Juez. – Vaya, vaya, Don Jorge, ya veo adónde quiere ir a parar; pero sea usted razonable: no le hablo como juez, sino como un amigo que desea su bien y que siente profunda reverencia por la nación británica. Todo este asunto es baladí; no niego que el jefe político ha procedido con alguna ligereza por informes de una persona quizás no muy digna de crédito; pero no se le han causado a usted graves daños, y a una persona de mundo como usted una aventurilla de este género más le sirve de diversión que de otra cosa. Sea usted razonable, olvide lo ocurrido; ya sabe que lo propio de un cristiano, y además su deber, es perdonar. Le aconsejo, Don Jorge, que salga de la cárcel al momento; me atrevo a decir que ya está usted cansado de ella. En este momento es usted libre de marcharse; váyase al punto a su casa, y yo le prometo a usted que a nadie se le permitirá ir a molestarle en lo sucesivo. Ya va siendo tarde, y las puertas de la cárcel se cerrarán dentro de poco. ¡Vamos, Don Jorge, a la casa, a la posada!
Yo. – Pero Pablo les dijo: «Nos han azotado públicamente sin oírnos en juicio, siendo romanos, y nos han arrojado en la cárcel. ¿Y ahora salen con soltarnos en secreto? No ha de ser así; sino que han de venir y soltarnos ellos mismos»11.
Luego le hice una reverencia al juez, que se encogió de hombros y tomó un polvo de tabaco. Al salir del aposento me volví al alcaide, que estaba de pie en la puerta, y le dije:
– Sepa usted que no saldré de esta cárcel hasta que haya recibido plena satisfacción del atropello que sufro. Usted puede expulsarme, si quiere; pero cualquier intento que usted haga lo resistiré con todas mis fuerzas.

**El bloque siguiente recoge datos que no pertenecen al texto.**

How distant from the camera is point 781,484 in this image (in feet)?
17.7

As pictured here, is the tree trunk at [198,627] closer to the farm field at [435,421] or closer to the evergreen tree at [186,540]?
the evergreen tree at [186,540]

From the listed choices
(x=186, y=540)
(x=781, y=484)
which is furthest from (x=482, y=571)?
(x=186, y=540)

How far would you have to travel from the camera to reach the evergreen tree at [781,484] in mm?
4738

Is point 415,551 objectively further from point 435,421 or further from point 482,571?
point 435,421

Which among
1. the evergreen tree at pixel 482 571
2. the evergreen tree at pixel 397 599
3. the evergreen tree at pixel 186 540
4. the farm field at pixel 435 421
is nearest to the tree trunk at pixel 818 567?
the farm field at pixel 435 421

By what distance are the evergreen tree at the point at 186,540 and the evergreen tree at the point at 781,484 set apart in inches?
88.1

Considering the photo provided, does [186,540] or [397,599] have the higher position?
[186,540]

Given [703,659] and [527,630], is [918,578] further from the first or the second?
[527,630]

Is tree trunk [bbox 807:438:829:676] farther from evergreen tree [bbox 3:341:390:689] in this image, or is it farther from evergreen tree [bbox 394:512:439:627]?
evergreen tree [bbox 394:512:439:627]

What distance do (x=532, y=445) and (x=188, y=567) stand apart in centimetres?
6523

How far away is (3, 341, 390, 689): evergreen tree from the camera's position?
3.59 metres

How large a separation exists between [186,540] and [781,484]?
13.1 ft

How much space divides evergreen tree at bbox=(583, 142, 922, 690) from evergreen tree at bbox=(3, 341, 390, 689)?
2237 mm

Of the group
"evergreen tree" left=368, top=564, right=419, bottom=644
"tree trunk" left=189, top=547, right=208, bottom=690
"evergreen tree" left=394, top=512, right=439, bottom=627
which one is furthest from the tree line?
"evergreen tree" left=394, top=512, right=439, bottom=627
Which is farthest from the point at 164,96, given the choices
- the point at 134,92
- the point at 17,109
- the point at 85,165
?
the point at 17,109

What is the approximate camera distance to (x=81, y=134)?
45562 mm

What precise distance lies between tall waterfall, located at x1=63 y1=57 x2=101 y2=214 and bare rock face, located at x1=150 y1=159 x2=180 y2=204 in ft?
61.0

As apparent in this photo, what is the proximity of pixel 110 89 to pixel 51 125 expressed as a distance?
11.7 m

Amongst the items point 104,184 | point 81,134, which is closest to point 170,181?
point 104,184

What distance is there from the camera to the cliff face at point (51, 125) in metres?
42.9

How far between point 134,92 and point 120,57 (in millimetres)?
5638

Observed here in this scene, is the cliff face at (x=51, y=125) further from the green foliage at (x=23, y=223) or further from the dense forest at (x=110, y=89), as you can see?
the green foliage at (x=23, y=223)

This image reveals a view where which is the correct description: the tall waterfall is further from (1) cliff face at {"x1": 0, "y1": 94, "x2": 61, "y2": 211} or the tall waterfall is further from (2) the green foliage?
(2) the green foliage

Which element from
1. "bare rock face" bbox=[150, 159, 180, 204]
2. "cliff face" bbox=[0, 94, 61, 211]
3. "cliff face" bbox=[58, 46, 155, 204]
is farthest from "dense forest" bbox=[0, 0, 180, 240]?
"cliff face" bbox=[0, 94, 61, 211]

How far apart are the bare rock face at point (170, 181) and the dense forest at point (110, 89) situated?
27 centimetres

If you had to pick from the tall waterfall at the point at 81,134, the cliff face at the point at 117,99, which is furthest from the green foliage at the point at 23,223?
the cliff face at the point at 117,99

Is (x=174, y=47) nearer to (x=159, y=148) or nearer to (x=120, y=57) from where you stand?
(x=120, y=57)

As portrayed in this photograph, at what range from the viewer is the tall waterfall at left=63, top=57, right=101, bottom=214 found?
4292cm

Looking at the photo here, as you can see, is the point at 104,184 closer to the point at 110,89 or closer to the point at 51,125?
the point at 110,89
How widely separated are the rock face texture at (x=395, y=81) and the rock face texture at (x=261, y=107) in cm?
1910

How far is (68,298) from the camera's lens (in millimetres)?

– Usía tiene razón – dijo en voz baja el alcaide, inclinándose.
Sir Jorge, al enterarse de esto, me escribió una carta alabando mi resolución de permanecer por el pronto en la cárcel, y rogándome que le dijese qué cosas podrían enviarme de la Embajada para aliviar un poco mi situación.
Voy a dejar por un momento mis asuntos personales, y contaré algunas cosas relativas a la cárcel de Madrid y a sus huéspedes.
La Cárcel de la Corte, donde yo estaba, aunque es la principal prisión de Madrid, no dice nada, ciertamente, en favor de la capital de España. No he tenido ocasión de averiguar si fué construída precisamente para el destino que hoy tiene12; lo probable es que no, porque la práctica de levantar edificios adecuados para encarcelar a los delincuentes no se ha extendido hasta estos últimos años. En todos los países ha sido costumbre convertir en prisiones los castillos, conventos y palacios abandonados, práctica todavía en vigor en la mayor parte del continente, sobre todo en España e Italia, y a la cual se debe en buena parte la inseguridad de las prisiones, y la miseria, suciedad e insalubridad que generalmente reinan en ellas.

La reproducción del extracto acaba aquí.